Shield large-gradient tunnel portal grinding construction method

Technical Field

The invention relates to the field of underground engineering, in particular to a shield large-gradient tunnel portal grinding construction method.

Background

In the construction process of urban subway interval tunnels and urban pipe galleries, after a tunnel portal is basically broken, the shield machine starts according to a 'head-up' shield posture to prevent a shield body from integrally entering a soil body on a starting bracket and being incapable of adjusting the shield posture to cause a shield 'head buckling', and the design axis of the tunnel generally starts a gentle slope with the receiving end being 2 per mill.

The water conservancy, electric power and oil supply tunnel is a large-gradient tunnel, the tunnel is not used for a general vehicle, the design gradient of the tunnel reaches 45 per thousand, and the design gradient of an individual tunnel reaches 50 per thousand

And (5) shield climbing limit. The tunnel portal is broken and is broken after the shield is started, but the tunnel portal is broken and is broken for a long time, and the risk is large in the breaking process. Referring to fig. 2, fig. 2 shows a construction state diagram corresponding to the shield straight line tunnel portal grinding starting construction method, in the starting well 5, a central line 1 of a shield machine 3 is overlapped with the center of a tunnel portal and is placed on a horizontally placed starting bracket 2, the shield machine 3 directly grinds the tunnel portal for starting, the shield machine 3 can not perform posture adjustment on the starting bracket 2 until the shield machine 3 integrally enters a soil body, the posture adjustment is performed, an actual central axis 6 of the shield machine at least deviates from a height h of a design axis 4 by about 457mm and exceeds a construction specification allowable range, a design line type requirement is not met, finally, the design line type needs to be adjusted, manpower, material resources and financial resources are consumed, and the influence is great.

Therefore, it is highly desirable to provide a method for constructing a tunnel portal by using a shield with a steep slope, which can start a shield in a stable downhill with a steep slope, control the posture of the shield within a design allowable error range, correct the shield posture after the shield integrally enters the soil body to make the shield approach the design axis, shorten the length of the designed line and the construction period, and save the cost.

Disclosure of Invention

The invention aims to provide a construction method for a shield large-gradient tunnel portal grinding, which enables a shield to start in a stable downhill with large gradient, ensures that the shield posture is close to a design axis, shortens the length of a design line and the construction period and saves the cost.

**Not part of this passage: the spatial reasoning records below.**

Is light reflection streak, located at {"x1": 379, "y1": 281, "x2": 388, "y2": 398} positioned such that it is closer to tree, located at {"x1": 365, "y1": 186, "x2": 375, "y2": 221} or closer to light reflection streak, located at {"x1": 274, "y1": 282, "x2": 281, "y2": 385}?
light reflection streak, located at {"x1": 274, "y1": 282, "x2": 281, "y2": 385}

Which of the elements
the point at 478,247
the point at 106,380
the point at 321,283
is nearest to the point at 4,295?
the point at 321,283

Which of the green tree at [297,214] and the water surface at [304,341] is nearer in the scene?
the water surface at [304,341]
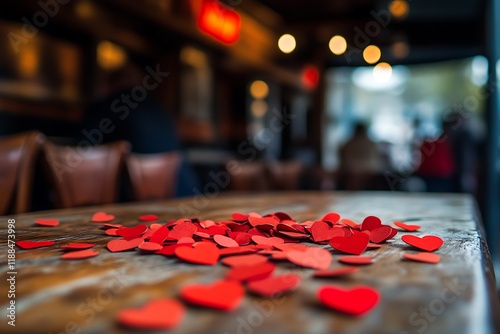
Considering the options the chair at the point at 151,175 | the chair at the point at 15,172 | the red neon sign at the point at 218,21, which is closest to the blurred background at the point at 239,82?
the red neon sign at the point at 218,21

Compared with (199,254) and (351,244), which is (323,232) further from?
(199,254)

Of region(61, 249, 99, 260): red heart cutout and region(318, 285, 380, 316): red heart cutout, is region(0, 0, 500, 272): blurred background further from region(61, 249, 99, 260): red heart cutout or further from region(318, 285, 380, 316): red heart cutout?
region(318, 285, 380, 316): red heart cutout

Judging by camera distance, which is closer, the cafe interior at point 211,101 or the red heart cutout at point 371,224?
the red heart cutout at point 371,224

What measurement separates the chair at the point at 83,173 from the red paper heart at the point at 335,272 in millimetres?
1281

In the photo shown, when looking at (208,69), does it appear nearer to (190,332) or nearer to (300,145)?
(300,145)

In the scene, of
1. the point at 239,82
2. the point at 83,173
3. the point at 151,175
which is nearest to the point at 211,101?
the point at 239,82

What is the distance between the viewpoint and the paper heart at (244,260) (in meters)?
0.49

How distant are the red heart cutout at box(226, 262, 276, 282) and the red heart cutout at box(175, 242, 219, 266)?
0.06 m

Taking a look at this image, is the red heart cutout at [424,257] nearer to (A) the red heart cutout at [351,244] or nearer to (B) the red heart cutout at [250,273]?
(A) the red heart cutout at [351,244]

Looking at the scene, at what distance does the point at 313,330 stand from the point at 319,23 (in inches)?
288

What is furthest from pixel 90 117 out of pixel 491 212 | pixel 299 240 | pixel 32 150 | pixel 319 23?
pixel 319 23

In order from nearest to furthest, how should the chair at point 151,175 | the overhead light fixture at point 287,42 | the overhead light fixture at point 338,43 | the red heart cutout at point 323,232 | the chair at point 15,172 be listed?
the red heart cutout at point 323,232 < the chair at point 15,172 < the chair at point 151,175 < the overhead light fixture at point 287,42 < the overhead light fixture at point 338,43

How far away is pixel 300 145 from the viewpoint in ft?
34.8

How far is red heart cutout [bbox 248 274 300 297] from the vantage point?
1.23 feet
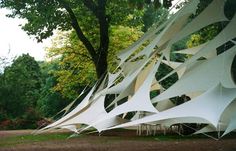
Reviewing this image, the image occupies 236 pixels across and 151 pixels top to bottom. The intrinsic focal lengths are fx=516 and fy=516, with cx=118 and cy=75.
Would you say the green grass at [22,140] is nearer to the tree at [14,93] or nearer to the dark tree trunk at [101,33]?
the dark tree trunk at [101,33]

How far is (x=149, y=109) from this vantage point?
37.2ft

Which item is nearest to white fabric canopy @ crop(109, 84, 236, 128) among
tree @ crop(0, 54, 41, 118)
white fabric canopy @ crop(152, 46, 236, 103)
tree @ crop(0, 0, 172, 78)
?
white fabric canopy @ crop(152, 46, 236, 103)

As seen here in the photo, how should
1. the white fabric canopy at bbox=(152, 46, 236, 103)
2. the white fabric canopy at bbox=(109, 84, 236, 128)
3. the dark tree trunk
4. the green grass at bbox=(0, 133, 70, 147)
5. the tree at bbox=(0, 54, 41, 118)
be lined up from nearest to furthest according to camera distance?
the white fabric canopy at bbox=(109, 84, 236, 128)
the white fabric canopy at bbox=(152, 46, 236, 103)
the green grass at bbox=(0, 133, 70, 147)
the dark tree trunk
the tree at bbox=(0, 54, 41, 118)

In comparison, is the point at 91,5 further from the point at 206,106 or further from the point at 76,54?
the point at 206,106

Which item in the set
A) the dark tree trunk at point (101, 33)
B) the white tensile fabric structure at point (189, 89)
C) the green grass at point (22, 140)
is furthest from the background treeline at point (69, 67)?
the white tensile fabric structure at point (189, 89)

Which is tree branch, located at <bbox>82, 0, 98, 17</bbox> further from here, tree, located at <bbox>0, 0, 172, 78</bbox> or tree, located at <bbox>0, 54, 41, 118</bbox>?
tree, located at <bbox>0, 54, 41, 118</bbox>

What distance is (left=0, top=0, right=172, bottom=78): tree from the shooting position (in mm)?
22353

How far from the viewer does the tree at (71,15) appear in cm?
2235

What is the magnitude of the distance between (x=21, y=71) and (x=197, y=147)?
994 inches

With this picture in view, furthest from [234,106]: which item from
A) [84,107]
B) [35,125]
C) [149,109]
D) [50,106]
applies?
[50,106]

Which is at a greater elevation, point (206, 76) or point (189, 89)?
point (206, 76)

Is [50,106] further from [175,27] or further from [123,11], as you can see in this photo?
[175,27]

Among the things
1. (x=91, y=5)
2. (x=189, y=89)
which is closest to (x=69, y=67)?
(x=91, y=5)

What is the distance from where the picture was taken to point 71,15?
76.3ft
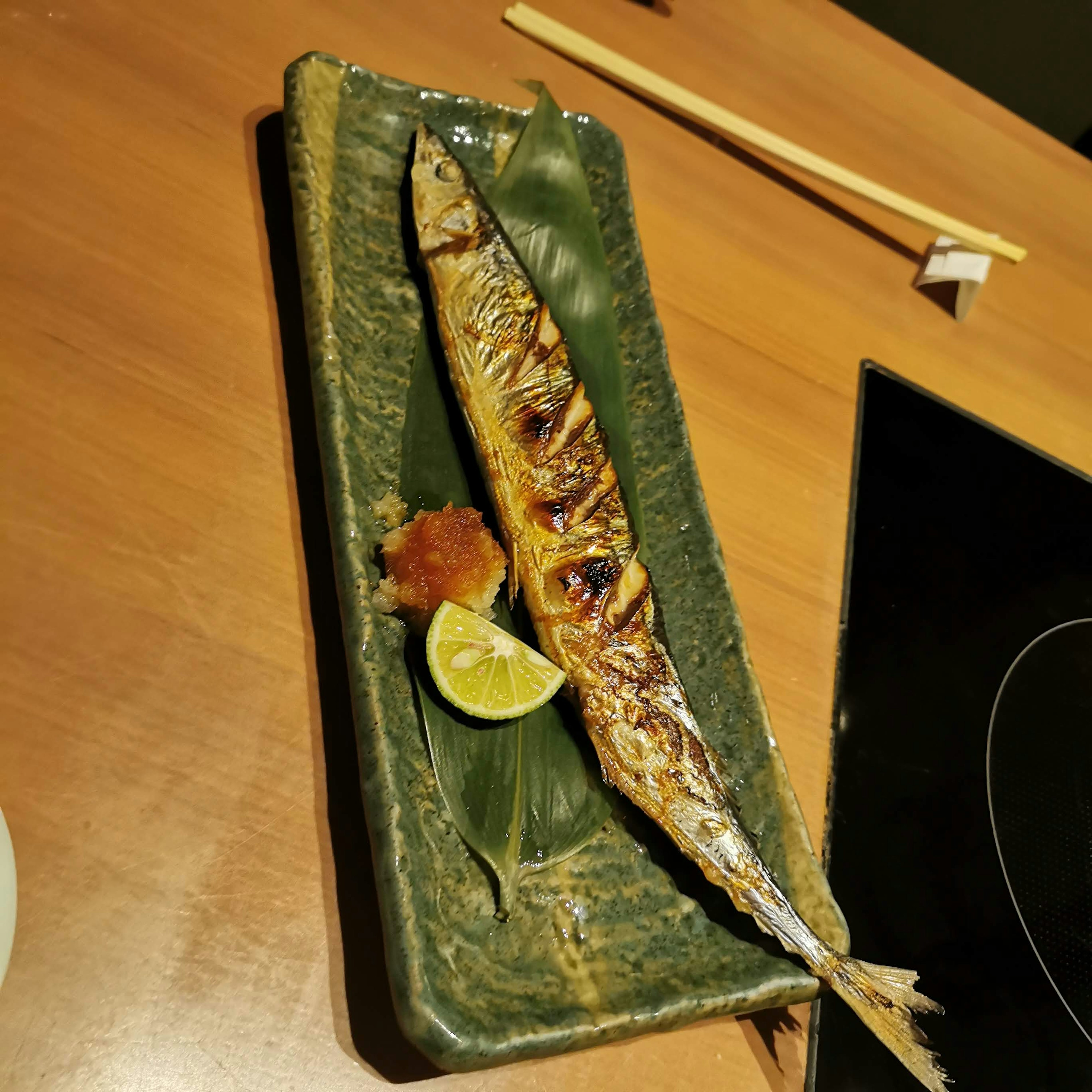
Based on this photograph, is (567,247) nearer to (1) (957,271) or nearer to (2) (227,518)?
(2) (227,518)

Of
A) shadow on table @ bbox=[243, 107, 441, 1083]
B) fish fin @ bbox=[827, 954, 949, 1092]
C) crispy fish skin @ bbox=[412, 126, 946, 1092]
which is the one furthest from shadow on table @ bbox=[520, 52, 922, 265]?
fish fin @ bbox=[827, 954, 949, 1092]

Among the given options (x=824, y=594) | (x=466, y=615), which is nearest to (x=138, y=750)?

The technical scheme for realizing the purpose is as follows:

the invention provides a construction method for a shield large-gradient tunnel portal grinding, which comprises the following steps:

according to the design gradient of the tunnel, the starting gradient of the shield is set, and the starting gradient of the shield is not greater than the design gradient of the tunnel;

lowering a tunnel portal area during tunnel portal construction according to the shield starting gradient, and enabling a shield machine after slope relief to cut and penetrate through the tunnel portal area, wherein the tunnel portal area is provided with glass fiber ribs and pre-buried tunnel portal steel rings;

placing an originating bracket, a reaction frame and a reaction frame support according to the shield originating gradient in an originating well;

placing the shield tunneling machine on the starting bracket, actually measuring the position relation between the actual gradient of the shield tunneling machine and the designed gradient of the tunnel, and simulating that the length from the bottom of the cutterhead to the tunnel face is L1 when the cutter at the top of the cutterhead contacts the tunnel face;

optimizing tunneling parameters, and when calculating the distance L2 from the top of the cutter head to the highest point of the tunnel face, rotating the cutter head in advance, wherein the control ranges of the rotating speed and the propelling speed of the cutter head ensure that a propelling oil cylinder is uniformly stressed and the shield attitude is stabilized, and the cutter head cuts the tunnel face at the rotating speed and the propelling speed;

after the shield tunneling machine forwards pushes L1, the cutter head integrally contacts the tunnel face, and the shield tunneling machine starts downhill on the starting bracket in a large gradient mode according to normal starting pushing.

The shield large-gradient tunnel portal grinding construction method is further improved in that the design gradient of the tunnel is 45 per thousand, and the shield launching gradient after slope relief is 30 per thousand.

The shield large-gradient tunnel portal grinding construction method is further improved in that a tunnel portal area is lowered by 70mm compared with the original design during tunnel portal construction.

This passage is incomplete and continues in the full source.